## THE TASK
The required answer is an exact copy of the records below, without pictures.

*** EXERCISE INPUTS ***

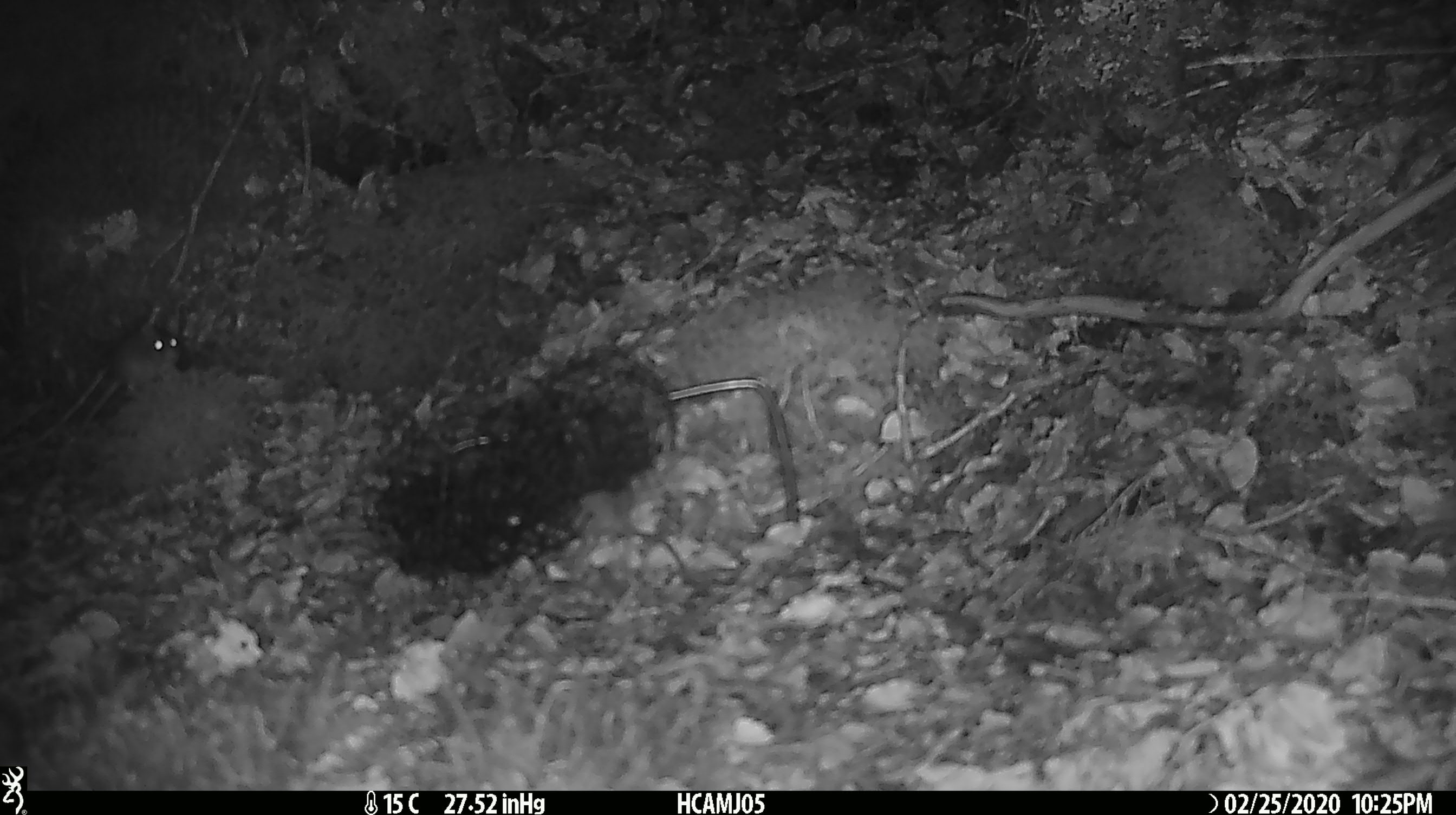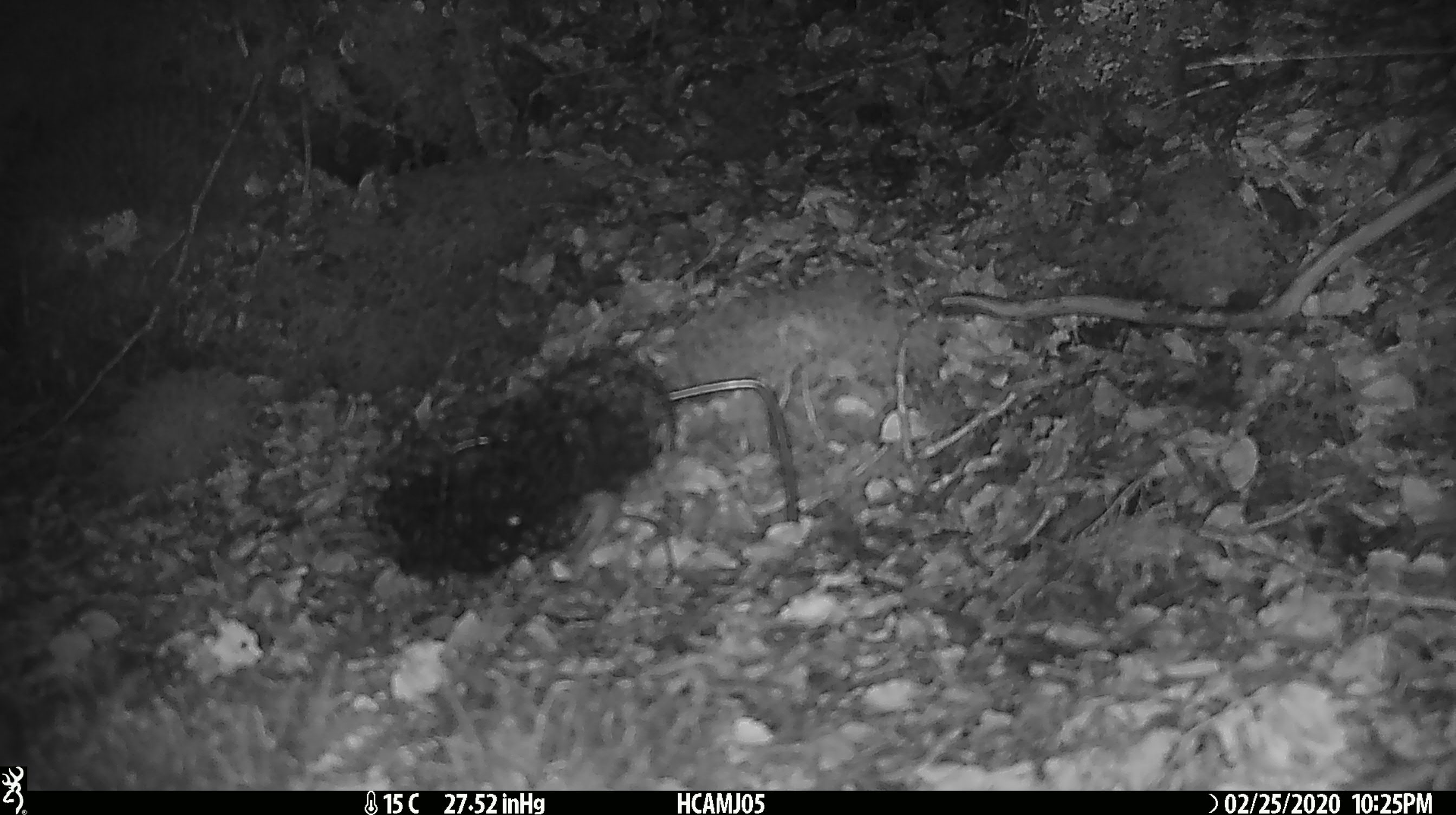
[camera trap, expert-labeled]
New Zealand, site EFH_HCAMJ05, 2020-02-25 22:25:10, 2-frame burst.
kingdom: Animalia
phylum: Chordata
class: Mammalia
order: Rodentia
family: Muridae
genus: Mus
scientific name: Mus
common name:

*** End of EXERCISE INPUTS ***

## ANSWER FOR THIS EXERCISE
[camera trap, expert-labeled]
New Zealand, site EFH_HCAMJ05, 2020-02-25 22:25:10, 2-frame burst.
kingdom: Animalia
phylum: Chordata
class: Mammalia
order: Rodentia
family: Muridae
genus: Mus
scientific name: Mus
common name:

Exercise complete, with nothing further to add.